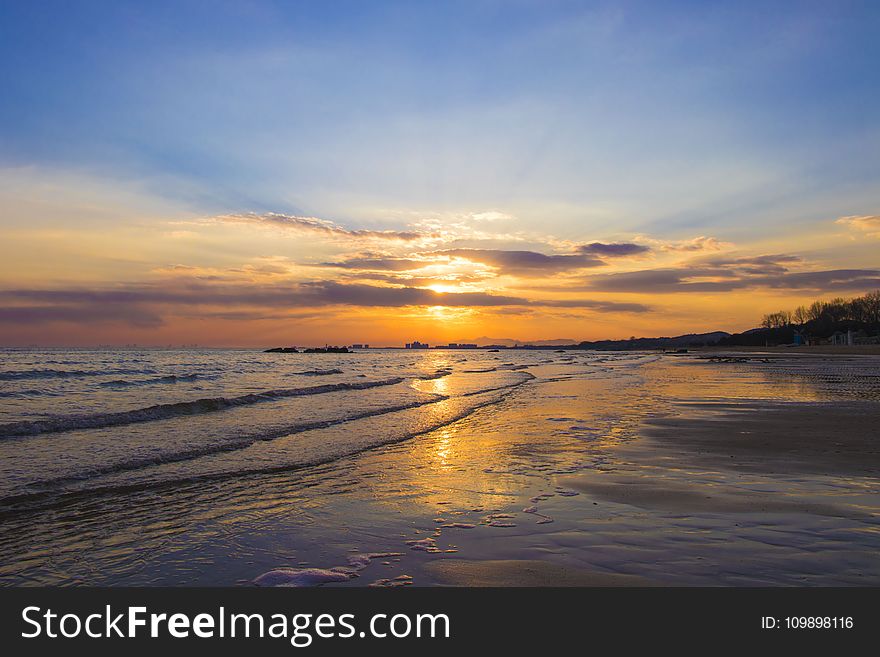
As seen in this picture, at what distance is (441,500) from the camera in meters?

——————

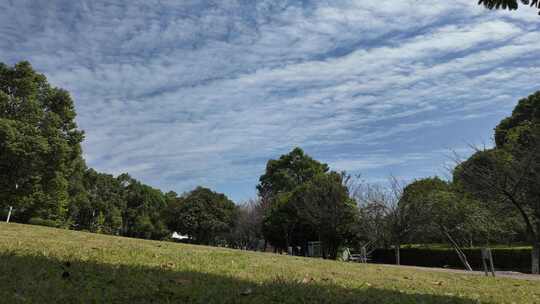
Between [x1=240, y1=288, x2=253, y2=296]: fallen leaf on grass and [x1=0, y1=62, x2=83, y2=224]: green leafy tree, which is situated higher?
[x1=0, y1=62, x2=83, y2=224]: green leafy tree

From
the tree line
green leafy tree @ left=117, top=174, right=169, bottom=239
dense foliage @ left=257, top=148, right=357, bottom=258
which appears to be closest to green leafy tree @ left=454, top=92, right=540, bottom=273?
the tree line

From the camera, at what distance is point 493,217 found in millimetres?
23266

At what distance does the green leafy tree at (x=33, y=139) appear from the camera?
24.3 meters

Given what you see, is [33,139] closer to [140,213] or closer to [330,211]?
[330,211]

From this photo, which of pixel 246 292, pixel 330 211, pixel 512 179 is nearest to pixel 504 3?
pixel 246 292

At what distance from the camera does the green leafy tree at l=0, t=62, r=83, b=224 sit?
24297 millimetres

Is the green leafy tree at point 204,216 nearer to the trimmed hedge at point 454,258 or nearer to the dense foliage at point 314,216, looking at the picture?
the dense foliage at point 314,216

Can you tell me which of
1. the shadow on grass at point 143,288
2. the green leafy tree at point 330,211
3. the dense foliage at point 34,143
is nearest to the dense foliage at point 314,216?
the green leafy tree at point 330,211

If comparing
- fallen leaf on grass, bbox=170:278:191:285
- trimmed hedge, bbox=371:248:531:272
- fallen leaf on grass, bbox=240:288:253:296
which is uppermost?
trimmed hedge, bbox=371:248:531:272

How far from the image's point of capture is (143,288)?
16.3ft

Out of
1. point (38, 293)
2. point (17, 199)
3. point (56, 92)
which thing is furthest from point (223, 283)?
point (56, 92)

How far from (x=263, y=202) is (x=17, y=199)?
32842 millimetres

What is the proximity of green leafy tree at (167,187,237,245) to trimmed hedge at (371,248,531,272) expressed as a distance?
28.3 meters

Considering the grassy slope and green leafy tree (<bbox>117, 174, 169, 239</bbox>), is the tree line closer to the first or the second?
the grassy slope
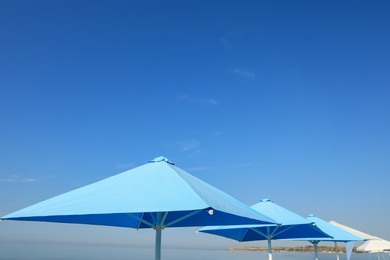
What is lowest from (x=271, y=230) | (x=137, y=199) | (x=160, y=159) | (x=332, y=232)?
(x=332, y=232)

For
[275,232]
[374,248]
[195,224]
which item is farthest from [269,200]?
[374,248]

——————

Aim:
Tally how many lines in the items above contain the string "bottom". Reply with the number alone.

Completed exercise:
3